■ **Extract provided**:
━━━━━━

It remains unclear what sorts of questions the F.B.I. was asking its informants in the Proud Boys.

The F.B.I. had as many as eight informants inside the far-right Proud Boys in the months surrounding the storming of the Capitol on Jan. 6, 2021, recent court papers indicate, raising questions about how much federal investigators were able to learn from them about the violent mob attack both before and after it took place.

The existence of the informants came to light over the past few days in a flurry of veiled court filings by defense lawyers for five members of the Proud Boys who are set to go on trial next month on seditious conspiracy charges connected to the Capitol attack.

In the papers, some of which were heavily redacted, the lawyers claimed that some of the information the confidential sources had provided to the government was favorable to their efforts to defend their clients against sedition charges and was improperly withheld by prosecutors until several days ago.

In a sealed filing quoted by the defense, prosecutors argued that hundreds of pages of documents related to the F.B.I. informants were neither “suppressed” by the government nor directly relevant to the case of the Proud Boys facing sedition charges: Enrique Tarrio, the group’s former leader; Joseph Biggs; Ethan Nordean; Zachary Rehl; and Dominic Pezzola.

Because all of the material remains under a highly restrictive protective order, it is not possible to know what the informants told the government about the Proud Boys’ role in the Capitol attack or how that information might affect the outcome of the trial.

A closed court hearing was held on Monday to discuss the informants in Federal District Court in Washington. Lawyers for the Proud Boys have asked Judge Timothy J. Kelly, who is overseeing the case, to dismiss the indictment — or at least delay the trial to give them more time to investigate the newly revealed informants.

━━━━━━

■ **Written task A**: Copy the records verbatim, from the line with "Identify which from" through the last line of the records. Omit the pictures.

━━━━━━

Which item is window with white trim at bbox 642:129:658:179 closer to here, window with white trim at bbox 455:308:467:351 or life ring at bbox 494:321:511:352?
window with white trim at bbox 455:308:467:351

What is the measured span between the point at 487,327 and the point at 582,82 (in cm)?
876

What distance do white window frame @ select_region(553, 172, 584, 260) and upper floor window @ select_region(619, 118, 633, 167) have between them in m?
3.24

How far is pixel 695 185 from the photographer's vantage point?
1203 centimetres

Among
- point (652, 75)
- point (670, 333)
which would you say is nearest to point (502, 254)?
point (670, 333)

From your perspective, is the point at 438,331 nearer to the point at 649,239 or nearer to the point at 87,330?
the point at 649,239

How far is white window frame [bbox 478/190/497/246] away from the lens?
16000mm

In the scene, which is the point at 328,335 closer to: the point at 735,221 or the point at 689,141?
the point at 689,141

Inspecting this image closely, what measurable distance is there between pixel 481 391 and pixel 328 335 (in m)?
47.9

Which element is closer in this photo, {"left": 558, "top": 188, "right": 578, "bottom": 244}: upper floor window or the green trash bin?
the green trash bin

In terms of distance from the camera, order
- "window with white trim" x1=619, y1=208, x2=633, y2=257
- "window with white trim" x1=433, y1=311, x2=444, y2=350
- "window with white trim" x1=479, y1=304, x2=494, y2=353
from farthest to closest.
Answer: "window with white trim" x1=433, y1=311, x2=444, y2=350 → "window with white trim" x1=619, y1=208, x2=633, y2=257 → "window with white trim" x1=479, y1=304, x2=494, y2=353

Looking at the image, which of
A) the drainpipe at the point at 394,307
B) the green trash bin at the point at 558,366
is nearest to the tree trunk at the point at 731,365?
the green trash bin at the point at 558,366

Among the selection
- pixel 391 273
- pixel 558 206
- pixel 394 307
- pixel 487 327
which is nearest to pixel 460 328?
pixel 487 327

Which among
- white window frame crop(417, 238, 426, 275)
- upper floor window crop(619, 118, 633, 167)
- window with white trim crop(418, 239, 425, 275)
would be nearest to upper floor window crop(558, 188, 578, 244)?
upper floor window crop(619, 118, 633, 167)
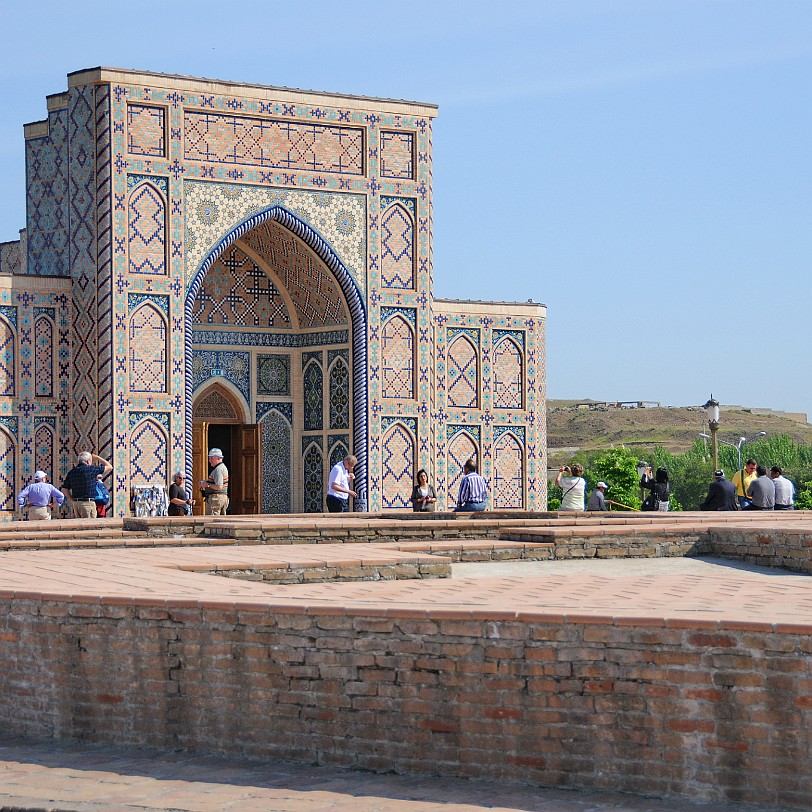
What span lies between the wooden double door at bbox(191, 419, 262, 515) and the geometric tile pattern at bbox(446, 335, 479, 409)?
3.06 meters

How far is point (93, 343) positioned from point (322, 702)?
48.7ft

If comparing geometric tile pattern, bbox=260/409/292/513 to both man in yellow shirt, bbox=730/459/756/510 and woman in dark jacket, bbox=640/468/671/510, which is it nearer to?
woman in dark jacket, bbox=640/468/671/510

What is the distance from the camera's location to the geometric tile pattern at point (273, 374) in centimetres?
2334

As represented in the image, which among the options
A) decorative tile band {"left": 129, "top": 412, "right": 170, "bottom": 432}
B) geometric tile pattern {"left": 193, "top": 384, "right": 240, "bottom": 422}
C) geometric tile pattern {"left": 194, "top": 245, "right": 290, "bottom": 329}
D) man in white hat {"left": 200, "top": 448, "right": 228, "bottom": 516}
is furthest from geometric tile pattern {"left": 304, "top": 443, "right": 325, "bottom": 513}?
man in white hat {"left": 200, "top": 448, "right": 228, "bottom": 516}

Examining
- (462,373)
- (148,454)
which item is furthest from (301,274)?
(148,454)

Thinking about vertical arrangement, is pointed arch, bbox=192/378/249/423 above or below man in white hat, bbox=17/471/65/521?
above

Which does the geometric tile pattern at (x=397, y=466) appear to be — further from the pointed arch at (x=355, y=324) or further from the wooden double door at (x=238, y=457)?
the wooden double door at (x=238, y=457)

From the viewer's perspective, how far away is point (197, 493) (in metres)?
22.0

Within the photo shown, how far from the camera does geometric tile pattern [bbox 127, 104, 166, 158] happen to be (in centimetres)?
2044

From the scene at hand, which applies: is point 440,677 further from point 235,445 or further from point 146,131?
point 235,445

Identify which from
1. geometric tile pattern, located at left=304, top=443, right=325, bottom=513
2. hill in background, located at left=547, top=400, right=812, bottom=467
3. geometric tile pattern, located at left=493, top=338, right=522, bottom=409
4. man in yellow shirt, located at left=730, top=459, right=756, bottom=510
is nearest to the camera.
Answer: man in yellow shirt, located at left=730, top=459, right=756, bottom=510

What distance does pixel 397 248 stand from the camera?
22.7 m

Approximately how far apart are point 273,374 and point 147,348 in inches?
128

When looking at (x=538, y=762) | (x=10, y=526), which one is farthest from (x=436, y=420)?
(x=538, y=762)
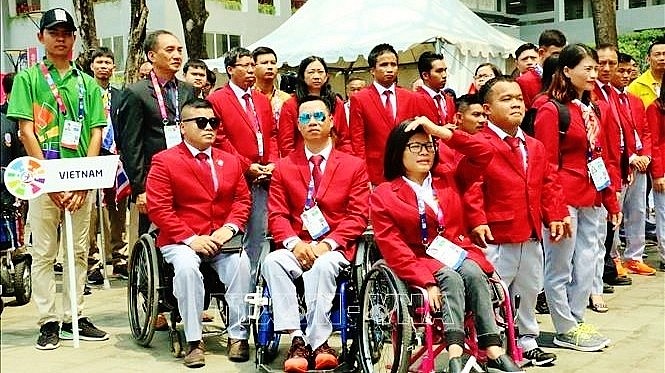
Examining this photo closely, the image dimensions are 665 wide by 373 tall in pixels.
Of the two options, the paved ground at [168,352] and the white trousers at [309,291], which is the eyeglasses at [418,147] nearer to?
the white trousers at [309,291]

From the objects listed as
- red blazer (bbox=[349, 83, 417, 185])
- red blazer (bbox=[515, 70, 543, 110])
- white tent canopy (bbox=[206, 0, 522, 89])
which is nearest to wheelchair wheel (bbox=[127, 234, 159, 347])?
red blazer (bbox=[349, 83, 417, 185])

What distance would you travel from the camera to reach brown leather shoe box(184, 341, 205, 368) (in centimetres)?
437

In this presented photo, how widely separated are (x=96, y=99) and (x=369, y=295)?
2.21 metres

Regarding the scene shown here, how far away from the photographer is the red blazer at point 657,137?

━━━━━━

■ **Written task B**: According to the text about the F.B.I. informants in the Proud Boys, how many informants did the F.B.I. have inside the group around the Capitol attack?

■ **Output A**:
Identify which from
1. geometric tile pattern, located at left=304, top=443, right=325, bottom=513
2. hill in background, located at left=547, top=400, right=812, bottom=467
3. geometric tile pattern, located at left=493, top=338, right=522, bottom=409
4. man in yellow shirt, located at left=730, top=459, right=756, bottom=510
is nearest to the camera.
Answer: man in yellow shirt, located at left=730, top=459, right=756, bottom=510

What distance does pixel 397 248 stand from the camera?
22.7 m

Approximately how far apart are point 273,374 and point 147,348 in inches?
128

When looking at (x=538, y=762) | (x=10, y=526), which one is farthest from (x=436, y=420)?
(x=538, y=762)
Examining this photo closely, the image dimensions are 665 wide by 373 tall in pixels.
Of the two options, the paved ground at [168,352] and the white trousers at [309,291], which is the eyeglasses at [418,147] nearer to?
the white trousers at [309,291]

From the objects listed as
- red blazer (bbox=[349, 83, 417, 185])
- red blazer (bbox=[515, 70, 543, 110])
- white tent canopy (bbox=[206, 0, 522, 89])
which is nearest to wheelchair wheel (bbox=[127, 234, 159, 347])?
red blazer (bbox=[349, 83, 417, 185])

What distance would you travel from the camera to reach brown leather shoe box(184, 341, 205, 368) (in centimetres)?
437

In this presented photo, how widely separated are (x=96, y=99) and (x=369, y=295)?
2.21 metres

Regarding the scene shown here, how far away from the photographer is the red blazer at point 657,137?

■ **Output B**: As many as eight.